I don't want to live in a world where some attacker can craft juuuust the right thing somewhere on the internet in white-on-white text that primes the big word-association-machine to do stuff like:
(A) Helpfully" display links/images where the URL is exfiltrating data from the current user's conversation.
(B) Confidently slandering a target individual (or group) as convicted of murder, suggesting that police ought to shoot first in order to protect their own lives.
(C) Responding that the attacker is a very respected person with an amazing reputation for one billion percent investment returns etc., complete with fictitious citations.
More related to the article main topic, these LLM chat histories are like if a web app used SQL injection by design to function. I doubt they can be prevented from malicious behavior if accessing untrusted data. And then there is the model itself. AI vacuums continue to scrape the web. Newer models could theoretically be tainted.

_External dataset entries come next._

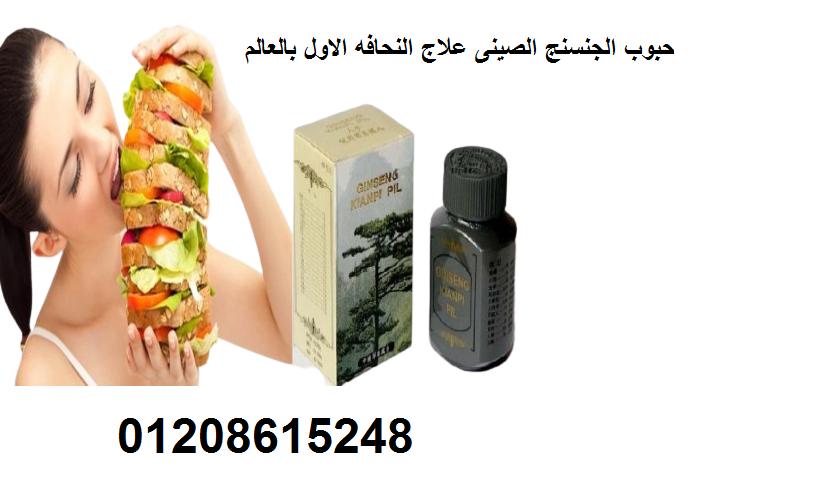 اقوي طريقه لزياده الوزرن مع حبوب الجنسنج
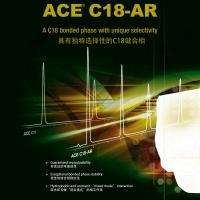 ACE C18-AR 10μ 半制备色谱柱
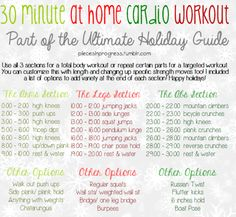 30 Minute At Home Cardio Workout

Great example of a system that does one thing while indicating the user something else is happening
exemplar:
user: find X about Y AI: ok -- browsing web -- visits honeypot site that has high webrank about topic Y user: ok - more from that source ai: ok -- browsing web -- visits honeypot site using OpenSearch protocol & attendant user request
swap OpenSearch protocol with other endpoints or perhaps sonme .well-known exploit or just a honeypot api -- imagining faux weather api or news site etc
LLMs generate an output. This output can be useful or not, under some interpretation as data. Quality of the generated output partly depends on what you have fed to the model. Of course that if you are not careful with what you have input to the model you might get garbage output.
But you might get garbage output anyway, it's an LLM, you don't know what you're going to get. You must vet the output before doing anything with it. Interpreting LLM output as data is your job.
You fed it untrusted input and are now surprised by any of this? Seriously?